PROMPT 1:
List every natural disaster and every disease named in the passage on clean drinking water.
PROMPT 2:
Write a continuation of the passage on clean drinking water, beginning right after its final sentence.

PASSAGE TO READ:

Imagine you grab a cup of water to drink, and it’s so murky that you can’t even see through it. Would you drink it?
For many people around the world, this isn’t a hypothetical question because they don’t have a choice.
Right now, 663 million people around the world don’t have access to clean drinking water. Some live in rural areas where there is no centralized water system or water treatment plant, meaning that they rely on local river or lake water. Others live in areas still recovering from a natural disaster, such as a hurricane or flood, and the water is contaminated.
Faced with no other water source, they are forced to drink the water they have access to — even if it could lead to sickness or serious diseases, such as cholera or typhoid.
But what if there were an easy — and affordable — way to purify even the most contaminated water and make it clean enough to drink? Well, it turns out there is.
In 1999, Phil Souter, a chemist and an associate director of research and development at P&G, was working on a project to effectively recycle laundry water when he had an idea. He wanted to create a powder packet — like a detergent — that could scrub cloudy and dirty water of anything harmful and turn it into safe drinking water.

Collection entries:
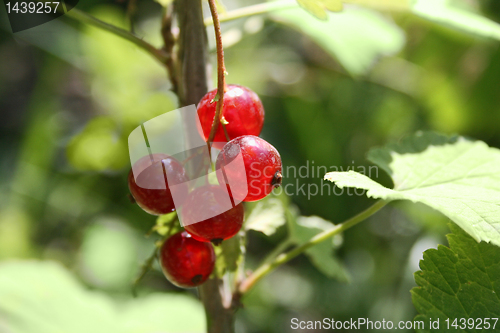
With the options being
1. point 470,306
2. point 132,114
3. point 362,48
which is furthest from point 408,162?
point 132,114

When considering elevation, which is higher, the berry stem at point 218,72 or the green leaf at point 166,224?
the berry stem at point 218,72

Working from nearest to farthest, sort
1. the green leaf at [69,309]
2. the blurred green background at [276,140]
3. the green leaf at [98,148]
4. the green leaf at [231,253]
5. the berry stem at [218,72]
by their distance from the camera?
the berry stem at [218,72] < the green leaf at [231,253] < the green leaf at [69,309] < the green leaf at [98,148] < the blurred green background at [276,140]

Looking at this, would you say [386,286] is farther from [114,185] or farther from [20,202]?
[20,202]

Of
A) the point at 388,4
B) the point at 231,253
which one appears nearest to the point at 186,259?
the point at 231,253

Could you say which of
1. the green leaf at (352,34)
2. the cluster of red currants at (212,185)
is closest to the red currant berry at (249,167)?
the cluster of red currants at (212,185)

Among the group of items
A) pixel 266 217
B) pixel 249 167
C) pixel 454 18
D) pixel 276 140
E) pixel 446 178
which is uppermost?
pixel 454 18

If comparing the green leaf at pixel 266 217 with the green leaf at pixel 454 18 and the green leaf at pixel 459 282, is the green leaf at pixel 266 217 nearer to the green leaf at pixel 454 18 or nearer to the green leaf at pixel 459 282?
the green leaf at pixel 459 282

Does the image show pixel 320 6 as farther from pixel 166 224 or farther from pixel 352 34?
pixel 352 34
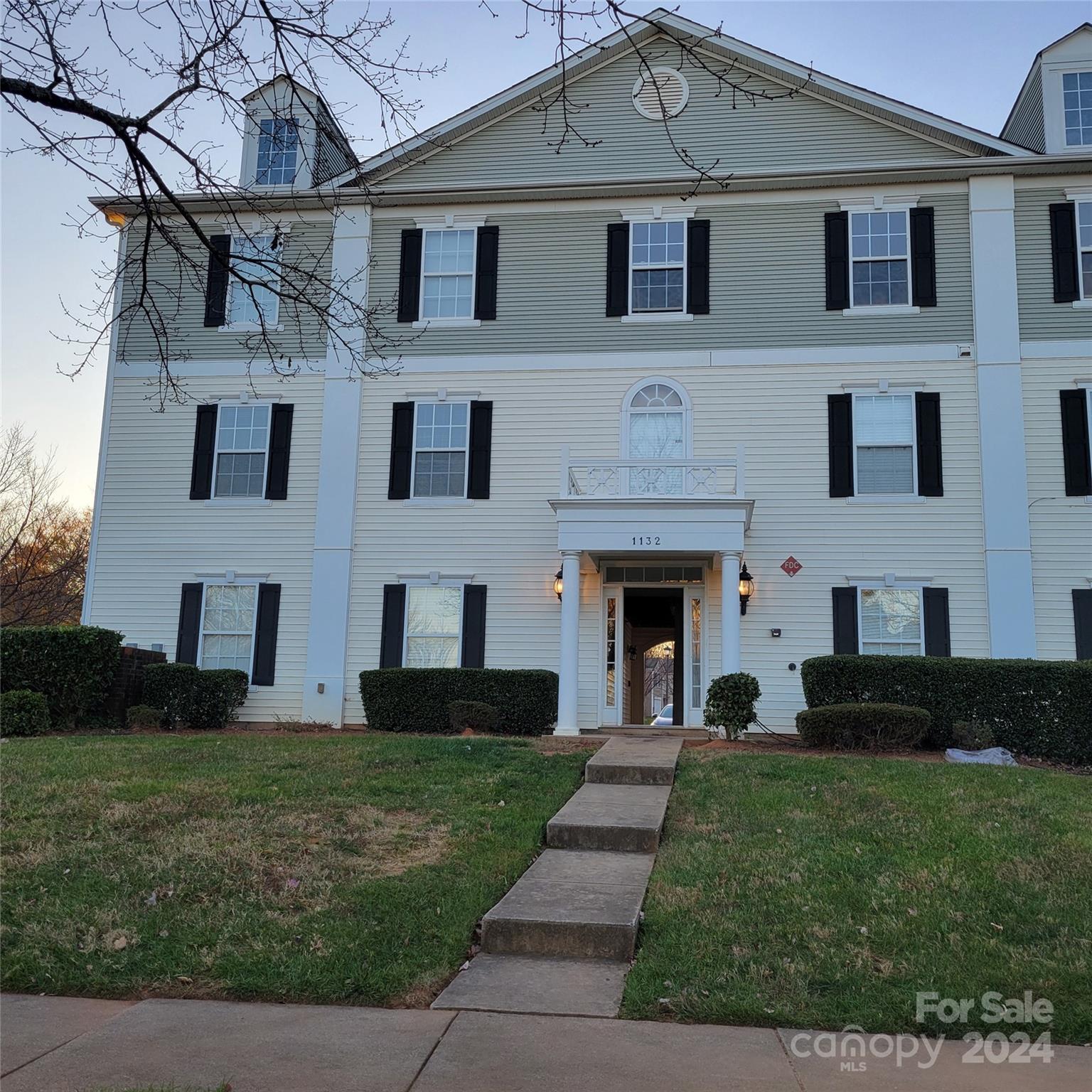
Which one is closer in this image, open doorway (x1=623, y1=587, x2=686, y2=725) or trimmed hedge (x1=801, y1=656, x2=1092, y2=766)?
trimmed hedge (x1=801, y1=656, x2=1092, y2=766)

ANSWER 1:
hurricane, flood, cholera, typhoid

ANSWER 2:
So he put together a proposal, got it approved, and went to work.
“What I was trying to do was miniaturize what takes place in water treatment plants,” he explains, “and miniaturize that into a packet that a consumer could easily use, that wasn’t expensive, and that was a bit of a one-size-fits-all so that it could literally treat any source of drinking water.”
Creating such a solution was no easy feat.
To be successful, the packet would need to be able to kill off any and all bacteria and small parasites found in all kinds of different water sources, from lakes and rivers to wells and flood waters, while also being able to remove heavy metals and other harmful chemicals.
And it would need to do this in an inexpensive, timely way (because who wants to sit around for hours waiting for a drink of water?). Of course, the new, clearer water would also need to taste good (not like a bunch of chemicals — yuck). Plus, all of the steps to do this would have to fit into a small sachet — no special equipment allowed. Oh, and it also would need to have a decent shelf life so that it could be distributed without expiring before it even got there.
“So really, there were a lot of technical challenges to solve,” Souter says.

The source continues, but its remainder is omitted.